* _Text provided_
--------------------------------
Like you didn’t know that.
Speaking of bad calls, speaking of a bad moon risin’, things are looking grim here in the Mitten State. I spent much of the weekend reading about the Delphi bankruptcy, and nothing I read made me feel better. When a business with 175,000 employees teeters on the brink, no one feels good. What makes this worse is the salt-in-wound news that, oh by the way, the bosses’ landing pad was just made softer and fluffier:
With reports circulating that Delphi Corp. could file for bankruptcy as early as today, the company promised about 21 of its top executives Friday that they’d get more money if they are fired or laid off. The Troy-based maker of almost every part you’ll find on a car, from brakes to satellite radio receivers, wants to encourage those leaders to stick with the company, even if it files for bankruptcy.
The workers, I remind you, are being asked to cut their pay from the $26-an-hour range to around $10. A Freep columnist put it this way:
People trying to understand what’s happening at Delphi Corp. need only remember that we live in a competitive world.
--------------------------------
* _Supplied data_
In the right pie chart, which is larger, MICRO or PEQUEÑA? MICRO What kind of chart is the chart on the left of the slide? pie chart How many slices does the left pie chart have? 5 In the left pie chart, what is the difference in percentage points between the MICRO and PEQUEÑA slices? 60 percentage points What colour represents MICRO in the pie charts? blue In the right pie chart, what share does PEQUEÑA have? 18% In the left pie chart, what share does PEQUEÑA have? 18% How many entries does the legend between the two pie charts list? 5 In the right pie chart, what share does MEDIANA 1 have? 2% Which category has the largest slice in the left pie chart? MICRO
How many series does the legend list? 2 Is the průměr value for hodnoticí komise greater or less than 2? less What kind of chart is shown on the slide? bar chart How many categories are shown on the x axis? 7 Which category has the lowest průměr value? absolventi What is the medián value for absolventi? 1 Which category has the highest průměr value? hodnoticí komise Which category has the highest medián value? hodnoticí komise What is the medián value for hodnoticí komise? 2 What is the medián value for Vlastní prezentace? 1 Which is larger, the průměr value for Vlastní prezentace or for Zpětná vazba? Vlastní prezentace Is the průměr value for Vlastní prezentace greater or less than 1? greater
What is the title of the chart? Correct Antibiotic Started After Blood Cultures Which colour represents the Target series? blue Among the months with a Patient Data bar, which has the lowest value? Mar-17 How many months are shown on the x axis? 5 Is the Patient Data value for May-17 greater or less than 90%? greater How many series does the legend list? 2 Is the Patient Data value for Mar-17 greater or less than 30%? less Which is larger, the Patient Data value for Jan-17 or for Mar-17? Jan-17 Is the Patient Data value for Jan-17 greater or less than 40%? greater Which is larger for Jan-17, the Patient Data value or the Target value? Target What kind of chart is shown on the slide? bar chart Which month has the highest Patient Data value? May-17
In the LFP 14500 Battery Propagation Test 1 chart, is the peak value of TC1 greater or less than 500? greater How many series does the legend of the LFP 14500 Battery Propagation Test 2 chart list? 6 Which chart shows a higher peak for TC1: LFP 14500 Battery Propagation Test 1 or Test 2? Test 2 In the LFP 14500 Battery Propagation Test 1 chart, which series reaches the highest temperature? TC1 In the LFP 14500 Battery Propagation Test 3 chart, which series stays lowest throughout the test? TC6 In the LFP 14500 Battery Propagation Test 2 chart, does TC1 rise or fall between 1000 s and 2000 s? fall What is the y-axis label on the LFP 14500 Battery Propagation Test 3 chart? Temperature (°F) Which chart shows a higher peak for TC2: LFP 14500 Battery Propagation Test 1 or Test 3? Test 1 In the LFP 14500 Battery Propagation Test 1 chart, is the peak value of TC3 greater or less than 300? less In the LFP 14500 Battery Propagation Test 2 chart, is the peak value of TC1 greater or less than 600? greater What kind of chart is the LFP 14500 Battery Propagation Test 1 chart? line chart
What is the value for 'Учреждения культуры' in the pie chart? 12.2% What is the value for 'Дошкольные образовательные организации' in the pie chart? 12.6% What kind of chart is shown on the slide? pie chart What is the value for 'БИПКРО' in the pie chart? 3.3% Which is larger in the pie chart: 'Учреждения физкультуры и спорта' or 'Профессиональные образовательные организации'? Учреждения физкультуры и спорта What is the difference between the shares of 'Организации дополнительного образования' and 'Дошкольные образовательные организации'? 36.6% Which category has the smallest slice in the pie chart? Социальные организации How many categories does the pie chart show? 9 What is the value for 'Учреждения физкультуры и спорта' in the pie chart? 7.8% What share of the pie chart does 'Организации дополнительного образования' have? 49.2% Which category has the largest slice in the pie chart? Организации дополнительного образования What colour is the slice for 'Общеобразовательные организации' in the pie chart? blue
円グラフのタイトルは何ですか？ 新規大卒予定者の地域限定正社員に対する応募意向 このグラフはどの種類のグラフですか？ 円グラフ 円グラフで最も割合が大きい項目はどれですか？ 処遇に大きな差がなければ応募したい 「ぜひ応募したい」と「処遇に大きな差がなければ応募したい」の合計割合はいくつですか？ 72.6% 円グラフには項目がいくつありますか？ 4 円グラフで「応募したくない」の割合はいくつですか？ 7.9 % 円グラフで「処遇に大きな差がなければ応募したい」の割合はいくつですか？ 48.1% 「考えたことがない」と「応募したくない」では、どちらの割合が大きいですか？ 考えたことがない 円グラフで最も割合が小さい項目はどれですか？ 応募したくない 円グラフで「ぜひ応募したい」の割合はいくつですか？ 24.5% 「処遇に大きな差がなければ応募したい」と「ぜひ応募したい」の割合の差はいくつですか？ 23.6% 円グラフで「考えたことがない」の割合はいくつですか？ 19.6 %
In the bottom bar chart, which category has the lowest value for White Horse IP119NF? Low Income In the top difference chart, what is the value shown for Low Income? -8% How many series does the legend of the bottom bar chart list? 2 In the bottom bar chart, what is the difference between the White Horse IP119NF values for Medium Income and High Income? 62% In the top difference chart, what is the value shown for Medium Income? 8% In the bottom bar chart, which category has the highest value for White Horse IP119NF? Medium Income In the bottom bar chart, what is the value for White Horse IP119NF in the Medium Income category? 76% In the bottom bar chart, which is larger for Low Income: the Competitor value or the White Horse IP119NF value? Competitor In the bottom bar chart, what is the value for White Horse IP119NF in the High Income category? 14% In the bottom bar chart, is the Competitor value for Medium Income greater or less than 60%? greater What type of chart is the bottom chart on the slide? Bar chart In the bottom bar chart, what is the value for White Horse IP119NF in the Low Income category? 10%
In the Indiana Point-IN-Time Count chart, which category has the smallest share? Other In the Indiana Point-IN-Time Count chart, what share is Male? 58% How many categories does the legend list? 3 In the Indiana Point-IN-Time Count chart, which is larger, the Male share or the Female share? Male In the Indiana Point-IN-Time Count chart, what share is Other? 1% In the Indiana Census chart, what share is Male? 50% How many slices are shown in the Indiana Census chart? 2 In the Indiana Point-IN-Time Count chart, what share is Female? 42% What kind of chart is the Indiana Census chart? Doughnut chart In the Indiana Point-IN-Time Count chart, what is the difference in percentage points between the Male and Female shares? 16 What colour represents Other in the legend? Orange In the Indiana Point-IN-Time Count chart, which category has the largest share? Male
--------------------------------
* _Problems and tasks_
**1.** In the text about the Delphi bankruptcy, how many top executives did the company promise more money to if they were fired or laid off?
**2.** Write the next part of the text about the Delphi bankruptcy, beginning after its final sentence.
The records bear no relation to the text about the Delphi bankruptcy.

* _Answers by task_
**1.** About 21 of its top executives.

**2.**
To compete with stingy auto suppliers overseas, Delphi needs to pay its hourly workers less.
To compete with corporations at home, Michigan’s fourth-largest company needs to pay its top managers more.
He went on to suggest that at this rate, it’s only a matter of time before top executives at Michigan’s largest public companies are unable to walk through their factories or walk their dogs beyond the perimeters policed by their invisible security fences without protection.
A friend of mine is harsher: He thinks within two years we’ll see physical assaults by blue collars upon white collars, and won’t that be a jolly old time. I hope he’s wrong. I also hope I am recognized as a penniless writer, and blameless in all of this.
But it is going to be the proverbial long cold winter.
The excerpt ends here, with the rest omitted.